人気のワインを手に入れるために、情報収集は欠かせない。ならば扉を叩くべきは、西麻布にある日本ワイン専門店「遅桜(おそざくら)」だ。同店の名ソムリエ大山圭太郎氏が、注目の造り手5名を紹介する。【特集 日本ワイン】
1. 北海道空知郡「ハマダヴィンヤード」濱田洋文氏
北海道は空知(そらち)地方も見逃せない
近年、北海道のさまざまな地域でワイナリーが設立されていますが、そのなかでも将来性の高さを感じるワインを造っているのが、空知地方の三笠市にある「ハマダヴィンヤード」です。すでに入手困難なため、出合えたら必ず入手しておきましょう。
私がテイスティングしたワインの印象は、香りはどちらかというとアロマチックな印象が強く、味わいはキャッチー。お酒があまり得意ではない方にもお薦めの1本です。
北海道は注目度の高い余市だけではなく、空知地方からも目が離せません。三笠市や岩見沢市には、ワインツーリズムとして旅行に行かれる方も多いと感じています。日本ワインの産地として、北海道は計り知れない可能性がありますね。
2. 岩手県花巻市「アールペイザンワイナリー」高橋和也氏
社会課題も解決するワイナリーの新しい形
高齢者や障がい者支援を行う社会福祉法人悠和会が、岩手県花巻市で2019年に立ち上げたのが「アールペイザンワイナリー」です。
障がい者や高齢農家への支援の一環として誕生したこのワイナリーは、自社農園で栽培したリンゴのシードル造りからスタートしました。並行してブドウの栽培も開始し、2021年にはファーストヴィンテージをリリース。海外系品種の栽培にも積極的に力を入れていて、僕がテイスティングしたゲビュルツトラミネールは、もうアルザスのそれと違いがわからないほど。クオリティの高さに感動しました。

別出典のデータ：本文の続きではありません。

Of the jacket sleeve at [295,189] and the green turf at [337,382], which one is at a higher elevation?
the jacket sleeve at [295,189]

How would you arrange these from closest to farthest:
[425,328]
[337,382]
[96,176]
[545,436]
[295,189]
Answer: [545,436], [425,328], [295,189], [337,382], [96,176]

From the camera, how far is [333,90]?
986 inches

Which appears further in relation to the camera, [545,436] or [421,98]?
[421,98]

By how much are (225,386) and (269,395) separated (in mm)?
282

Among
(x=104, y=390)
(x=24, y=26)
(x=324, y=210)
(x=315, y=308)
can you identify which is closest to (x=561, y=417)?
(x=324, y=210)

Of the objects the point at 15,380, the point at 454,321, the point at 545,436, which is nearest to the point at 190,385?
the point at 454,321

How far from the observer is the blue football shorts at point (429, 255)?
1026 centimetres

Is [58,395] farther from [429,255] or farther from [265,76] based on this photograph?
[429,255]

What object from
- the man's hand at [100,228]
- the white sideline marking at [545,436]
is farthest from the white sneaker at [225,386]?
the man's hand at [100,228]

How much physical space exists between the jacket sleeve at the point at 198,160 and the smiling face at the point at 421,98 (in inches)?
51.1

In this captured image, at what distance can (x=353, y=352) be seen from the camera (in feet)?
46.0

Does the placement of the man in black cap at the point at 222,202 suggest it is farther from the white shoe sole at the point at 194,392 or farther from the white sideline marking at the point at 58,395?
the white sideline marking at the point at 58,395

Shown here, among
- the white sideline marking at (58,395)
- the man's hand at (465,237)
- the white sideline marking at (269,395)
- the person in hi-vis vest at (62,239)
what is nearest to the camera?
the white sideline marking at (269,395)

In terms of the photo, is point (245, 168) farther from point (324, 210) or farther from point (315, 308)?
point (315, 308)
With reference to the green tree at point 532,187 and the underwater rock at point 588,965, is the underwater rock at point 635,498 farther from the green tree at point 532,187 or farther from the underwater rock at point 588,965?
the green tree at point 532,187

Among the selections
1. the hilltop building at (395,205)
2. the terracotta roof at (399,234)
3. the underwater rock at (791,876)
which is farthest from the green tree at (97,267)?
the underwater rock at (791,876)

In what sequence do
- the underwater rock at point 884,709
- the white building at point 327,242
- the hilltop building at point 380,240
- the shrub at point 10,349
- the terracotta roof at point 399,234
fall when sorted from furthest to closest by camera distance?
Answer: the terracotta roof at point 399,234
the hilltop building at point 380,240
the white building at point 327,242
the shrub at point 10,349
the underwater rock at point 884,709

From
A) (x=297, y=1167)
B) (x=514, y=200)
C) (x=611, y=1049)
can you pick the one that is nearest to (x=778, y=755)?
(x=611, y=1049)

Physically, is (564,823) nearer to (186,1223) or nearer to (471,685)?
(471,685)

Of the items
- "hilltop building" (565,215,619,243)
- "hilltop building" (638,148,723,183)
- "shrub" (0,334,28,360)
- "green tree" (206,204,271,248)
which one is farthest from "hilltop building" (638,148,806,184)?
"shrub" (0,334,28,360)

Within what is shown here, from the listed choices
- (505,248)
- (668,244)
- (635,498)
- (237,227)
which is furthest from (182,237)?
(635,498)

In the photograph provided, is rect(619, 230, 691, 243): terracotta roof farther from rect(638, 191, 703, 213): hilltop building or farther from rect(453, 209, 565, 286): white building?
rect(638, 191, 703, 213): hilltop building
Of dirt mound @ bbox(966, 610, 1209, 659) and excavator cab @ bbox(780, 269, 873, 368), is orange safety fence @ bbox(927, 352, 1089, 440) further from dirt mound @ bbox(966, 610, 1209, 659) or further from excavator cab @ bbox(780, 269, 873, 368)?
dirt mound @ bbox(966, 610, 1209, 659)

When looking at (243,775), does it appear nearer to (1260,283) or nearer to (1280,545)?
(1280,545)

岩手は、ワイナリーツアーの目的地としても最高です。シードルも素晴らしいので、ぜひ訪れて味わってみてください。
3. 栃木県芳賀郡「クサカヴィンヤード」日下篤氏
今後がますます楽しみな若手の代表格
山梨県の有名ワイナリーである「シャトー酒折」にて醸造技術を学んだ日下篤さんが、2016年に地元である栃木県市貝町で設立したワイナリーが「クサカヴィンヤード」です。
ファーストヴィンテージは、2020年にリリースされました。自社農園産のマスカット・ベーリーAや山梨県産の白ブドウ品種などを使って委託醸造でワインを造っていますが、白ワインの透明感や、赤ワインの複雑味など、飲むたびに毎回驚かされています。
日下さんの人柄は、ユーモアがありまじめ。ワイン造りに取り組む姿勢は、次世代の造り手のお手本となる存在と言えるかもしれません。自社醸造に向けてワイナリー設立の予定もあり、今後も目が離せない造り手です。
ソムリエが選んだのは日本版ボルドーの丘
日本有数のカルスト台地である、福岡県北九州市の平尾台。この場所でワイン造りをするワイナリーが「ドメーヌ・ル・ミヤキ」です。造り手はソムリエでもある、宮木秀和さん。
平尾台にボルドーの面影を感じた宮木さんが、ブドウを植え始めたのは2009年のことでしたが、納得のできるワインが出荷できるまで約8年もの月日がかかったそうです。ソムリエの妥協なきこだわりを感じます。
宮木さんが造るワインは、海外系の品種を中心としたものですが、ソムリエだけあって、ワインの特徴を表現しやすいワインといえます。僕もお客様にサーブする時に香りと味わいを伝えやすいと感じました。これからがますます楽しみなワイナリーです。
5. 大分県竹田市「久住ワイナリー」土持浩嗣氏
彗星のごとく現れた新進気鋭の造り手
大分県の久住高原にある「久住ワイナリー」は、2005年からワイン醸造を始めましたが、2018年に醸造責任者が土持浩嗣さんに交代したことにより評価が高騰。土持さんが造るワインは、国内外で数々の賞を受賞するようになり、2022年に続き2023年も日本ワインコンクールでシャルドネの2銘柄が金賞を受賞し、そのうちのひとつは部門最高賞を獲得しました。
九州にありながら、高原という冷涼な気候と水捌けのいい火山灰土壌、そこに土持さんという才能が加わり、天地人が一体となったワインと言えるのではないでしょうか。
香りだけでも、久住ワイナリーだとすぐにわかる程の個性と品質は流石です。そのワインは年々入手困難になっています。